◆ HOW TO COMPLETE THIS TASK ◆
Continue the biographical article on Sarah Kiguli below, starting right after its final sentence.

GIVEN PASSAGE Start Marker

- Born: c. 1961 (age 64–65) Central Region, Uganda
- Citizenship: Uganda
- Education: Makerere University (Bachelor of Medicine and Bachelor of Surgery) (Master of Medicine in Pediatrics) Maastricht University (Master of Health Professions Education)
- Occupations: Pediatrician, researcher, academic
- Years active: 1990 – present
- Known for: Medical practice & research
- Title: Professor of pediatrics Makerere University School of Medicine

= Sarah Kiguli =

Ugandan pediatrician, academic

Sarah Kiguli is a Ugandan pediatrician, academic, and medical researcher. She is a professor and head of the Department of Pediatrics and Child Health at the Makerere University School of Medicine, a component of the Makerere University College of Health Sciences.

==Background and education==
She was born in the Central Region of Uganda, circa 1961. She attended Gayaza High School before entering Makerere University, graduating with a Bachelor of Medicine and Bachelor of Surgery. Her Master of Medicine in Pediatrics was also obtained from Makerere. Later, she obtained a Master of Health Professions Education degree from Maastricht University in the Netherlands.

GIVEN PASSAGE End Marker
DATASET SECTION Start Marker

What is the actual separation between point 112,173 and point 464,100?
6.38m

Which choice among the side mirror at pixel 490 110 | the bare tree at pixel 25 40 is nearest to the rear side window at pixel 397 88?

DATASET SECTION End Marker

◆ ANSWER BOX ◆
==Career==
She interned at the Mulago National Referral Hospital (MNRH) after her first degree. She then worked as a medical officer at the same hospital for two more years before starting the three-year masters program.

Following her MMed studies, she continued to work in the Department of Pediatrics at MNRH and was appointed a lecturer at Makerere in the Department of Pediatrics and Child Health. At Makerere, she was appointed to the Education Committee of the Faculty of Medicine in 2000. She later became involved in the formulation of a new curriculum for the medical school.

Kiguli has published widely in peer publications, and maintains an active pediatric practice as part of her hospital and university appointments.

==Other responsibilities==
In her capacity as a professor of pediatrics at the Makerere University Medical School, within Makerere University College of Health Sciences, Kiguli serves as a senior consultant in pediatrics at the Mulago National Referral Hospital, the teaching hospital of the university.